I don't know what you base your organization comment on?  I think you'll find that a 56 km tunnel will not be a problem.  I have been working with Swedes that have build a 12 km long tunnel at 3000 meter elavations and another 24 km long tunnel at 1500 meter elevation in Saudi Arabia and 5 underground strategic fuel storage projects, each with somewhere around 20 km of VERY BIG tank tunnels.  I'm sure if they could do this in Saudi Arabia, they will be able to handle it within the EU borders.  Besides, anybody that can only think of bridges to put on the back of all the Euro bills will most certainly be able to handle any kind of a transportation problem. ^|^
Gets IT,

Can you tell us more about these Saudi fuel storage tunnels?

Matt Simmons talked about the Saudis having storage which he suspected that they used to ramp up 'production' when the need arose.

I just tried Googling for your fuel storage tunnels and found no information about them.

Are these the secret fuel storage that Matt aludes to?

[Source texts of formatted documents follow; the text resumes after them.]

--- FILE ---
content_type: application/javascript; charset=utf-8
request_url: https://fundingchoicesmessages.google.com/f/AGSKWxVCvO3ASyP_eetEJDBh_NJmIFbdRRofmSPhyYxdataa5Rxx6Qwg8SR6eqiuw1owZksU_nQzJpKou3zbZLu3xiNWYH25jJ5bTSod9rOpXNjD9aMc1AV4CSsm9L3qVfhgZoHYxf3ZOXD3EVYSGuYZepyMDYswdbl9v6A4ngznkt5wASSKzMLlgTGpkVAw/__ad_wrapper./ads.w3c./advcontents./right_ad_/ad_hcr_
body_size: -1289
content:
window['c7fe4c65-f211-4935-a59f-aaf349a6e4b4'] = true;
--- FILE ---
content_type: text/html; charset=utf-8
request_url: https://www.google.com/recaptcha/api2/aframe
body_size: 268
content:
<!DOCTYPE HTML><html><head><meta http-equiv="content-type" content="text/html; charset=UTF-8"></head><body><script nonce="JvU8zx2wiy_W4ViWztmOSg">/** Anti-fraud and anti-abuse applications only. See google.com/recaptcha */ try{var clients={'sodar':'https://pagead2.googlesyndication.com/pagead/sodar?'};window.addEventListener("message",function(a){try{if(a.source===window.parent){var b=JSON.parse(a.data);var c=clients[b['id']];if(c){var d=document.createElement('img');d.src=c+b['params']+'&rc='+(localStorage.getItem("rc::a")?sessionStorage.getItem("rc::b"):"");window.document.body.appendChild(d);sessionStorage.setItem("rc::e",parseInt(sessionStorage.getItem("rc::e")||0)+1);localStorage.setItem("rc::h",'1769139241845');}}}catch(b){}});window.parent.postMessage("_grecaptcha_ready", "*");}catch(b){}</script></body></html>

These underground storage plants are a Ministry of Defense project that are now operated under a joint agreement between MOD and Saudi Aramco.  These are not crude storage facilities, but hold refined diesel, gasoline and jet base fuels in many tanks, the larger ones approaching 1 km in length.  There are 5 at present.

I have a long term informal discovery project ongoing concerning S.A. crude storage tanks outside the Kingdom.  S.A. and Shell share 50% interest in Motiva Enterprises' refineries located in Port Arthur, Texas; Convent, Louisiana; and Norco, Louisiana.  Motiva refineries can process approximately 780,000 barrels per day, and have a distribution system including appx 47 product terminals with 19 MM BBLS of storage.  Since these are product terminals, fortunately I don't have to identify those.

Using a WAG of 20X refinery capacity, I can get around 50MM BBLS, not counting Rotterdam possibilities.

Ras Tanura Refinery  325,000 bpd
Aramco/Exxon Yanbu  400,000 bpd
Aramco/Shell Jubail 305,000 bpd
@ 20 x 20.6 MM BBLS

Norco, La  Crude: 240,000 BPD
Port Arthur, Tx. Crude: 235,000 BPD
Convent Ref, La. Crude: 255,000
@ 20 x capacity = 15 MMB

S.A. may be leasing tanks from Valero Corp http://www.valerolp.com/Customers/TerminalDataSheets/
At this Caribbean Island VLCC "service station" from Valero Corp.
http://www.valerolp.com/NR/rdonlyres/83C1FDE0-ABE8-4B18-B64E-F17DA79FE3A8/0/StEustatius1_25_06.pdf
with 51 tanks 11.3 MM BBLS of storage. (they can process only 15,000 BPD of light stuff)

Rotterdam?

S.A's. transportation subsidery can probably hold almost 10 MMB in their ships alone.

OFF TOPIC
13 March 2006
"Iran's Nuclear Plans Complicate China's Energy Security"
http://www.pinr.com/report.php?ac=view_report&report_id=456&language_id=1

Further information.

The Swiss are building two North-South rail links.  The first will open in 2007 (partially built, single track at first) with a new 34.5 km Lötschberg tunnel and the existing Simplon tunnel.  200 kph seems to be the likely max speed.

The other, with a 57 km Gotthard tunnel, will be fully open in 2015 and provide an almost straight and level track from Zurich to Milan and pax train speeds of 250 kph.  Again, roll on-roll off auto & truck service plus other freight will generate most of the revenue.

Massive investments that will help Switzerland and parts of the EU adapt to Peak Oil.